Los bichos raros que había cerca oyeron el escándalo de alegría, por supuesto, y empezaron a alzarse en un coro propio. Poco después la plataforma de madera sobre la que se asentaba el espectáculo de bichos raros temblaba con exigencias de libertad.
Candy debería de haber ido a encontrarlos y liberarlos, pero en ese momento las cortinas se abrieron, y Otto Houlihan apareció entre ellas, regodeándose.
—¡Aquí estás! —dijo, avanzando hacia Candy—. Sabía que no podrías huir de mí para siempre.

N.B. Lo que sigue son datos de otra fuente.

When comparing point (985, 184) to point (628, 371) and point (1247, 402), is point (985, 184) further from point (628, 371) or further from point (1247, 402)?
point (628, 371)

Antes de que pudiera agarrarla, la mujer puercoespín se interpuso, tropezando entre ellos en su ambición de ser libre. Al hacer eso, obstaculizó el camino del Hombre Entrecruzado durante unos pocos segundos vitales y evitó que pudiera atrapar a Candy. Ella apartó una segunda lona podrida y llegó a una zona mucho más iluminada. Allí había veinte jaulas y cuadros dispuestos para el deleite visual de los clientes de pago, de los cuales había varias docenas.

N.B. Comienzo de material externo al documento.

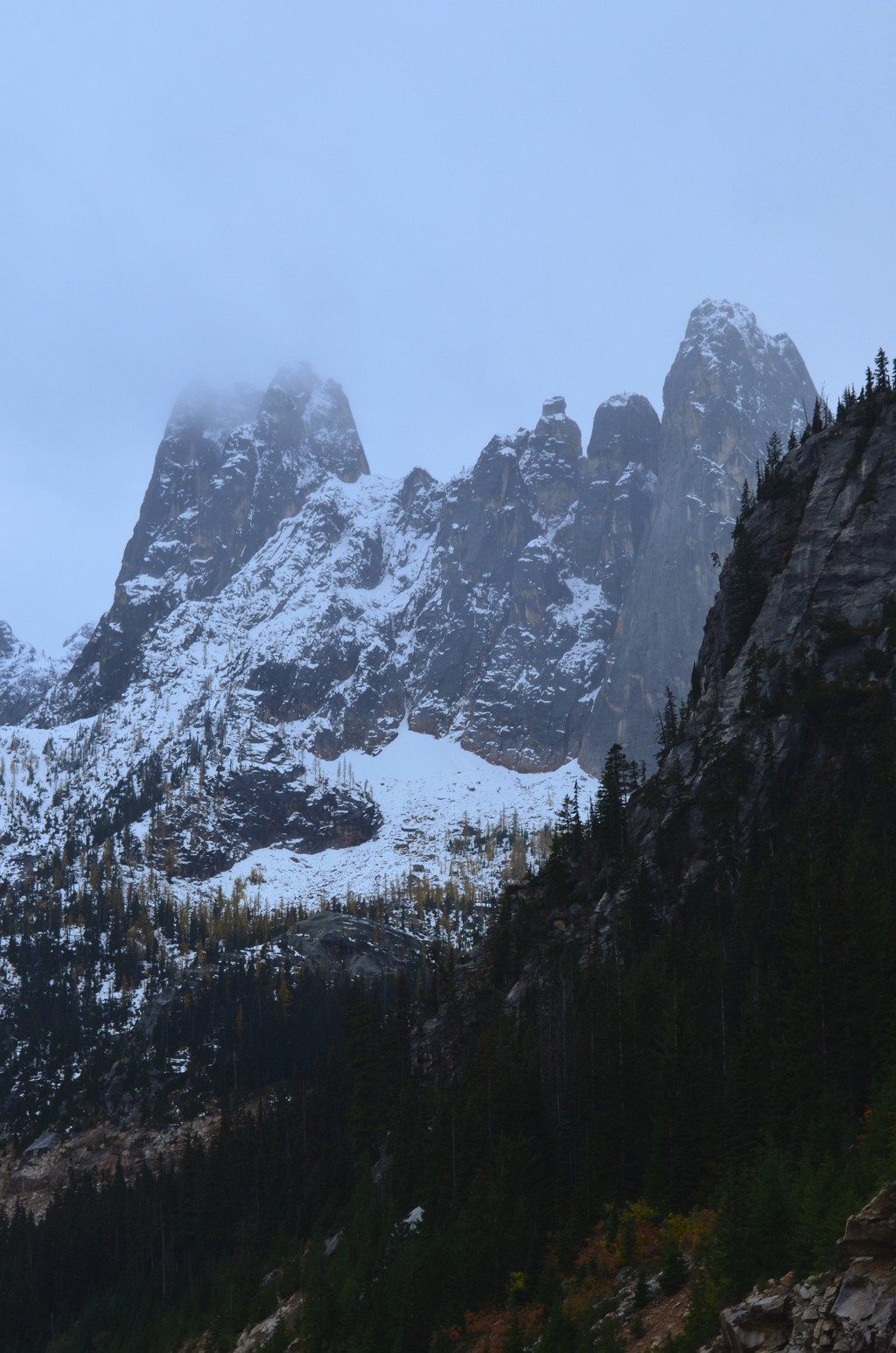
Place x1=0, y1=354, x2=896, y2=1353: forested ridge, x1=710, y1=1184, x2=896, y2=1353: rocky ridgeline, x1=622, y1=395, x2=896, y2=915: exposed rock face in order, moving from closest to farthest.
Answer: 1. x1=710, y1=1184, x2=896, y2=1353: rocky ridgeline
2. x1=0, y1=354, x2=896, y2=1353: forested ridge
3. x1=622, y1=395, x2=896, y2=915: exposed rock face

Todo el mundo parecía haber pasado un buen rato viendo las pobres presas de los Scattamun sacudiendo las jaulas. Cuanto más alto lloraban y se quejaban los engendros, más reían ellos.
A Candy le revolvía el estómago todo ese espectáculo y sintió un espasmo de culpabilidad cuando vio a Methis, quien había sido rápidamente ascendido a la categoría de «El bicho raro más aterrador en cautividad». No parecía especialmente aterrador. Estaba sentado al fondo de su jaula con la cabeza entre las manos, con la mirada baja. Un niño con algodón de azúcar alrededor de su boca estaba pateando los barrotes de la jaula de Methis, intentando obtener alguna respuesta de él. Como no lo conseguía, optó por escupir al zethek.

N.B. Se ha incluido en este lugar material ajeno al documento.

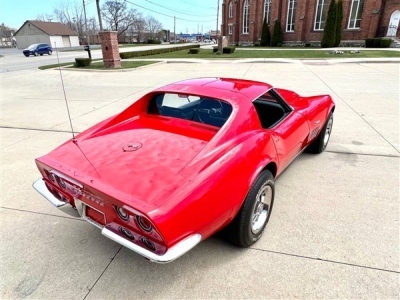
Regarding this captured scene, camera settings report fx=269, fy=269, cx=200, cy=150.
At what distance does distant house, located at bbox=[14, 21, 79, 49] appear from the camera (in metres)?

—¿Esa ha pagado, señora Scattamun? —dijo un hombre alto y escuálido, señalando a Candy.
La señora Scattamun se arrastró, y su vestido gris levantó una pequeña nube de polvo. Tenía las pestañas peinadas en punta y unos labios angelicales. Su nariz y sus mejillas mostraban el inconfundible rubor de un bebedor empedernido.
—No, a esa no le he vendido ninguna entrada, señor Scattamun.
—¿No lo has hecho, señora Scattamun?
—No lo he hecho.
Ambos llevaban sombrero, que eran variaciones morbosas de los sombreros acuario que aparentemente eran el último grito en Babilonium.
En vez de contener peces vivos, sin embargo, los sombreros se los Scattamun estaban llenos de criaturas muertas y atrofiadas.
—¿Ha venido a ver a los bichos raros? —dijo la señora Scattamun.
—Sí… —contestó Candy.
—Pero no ha pagado para verlos.
—He llegado aquí por error —dijo Candy.
La señora Scattamun tendió la palma de su mano vacía.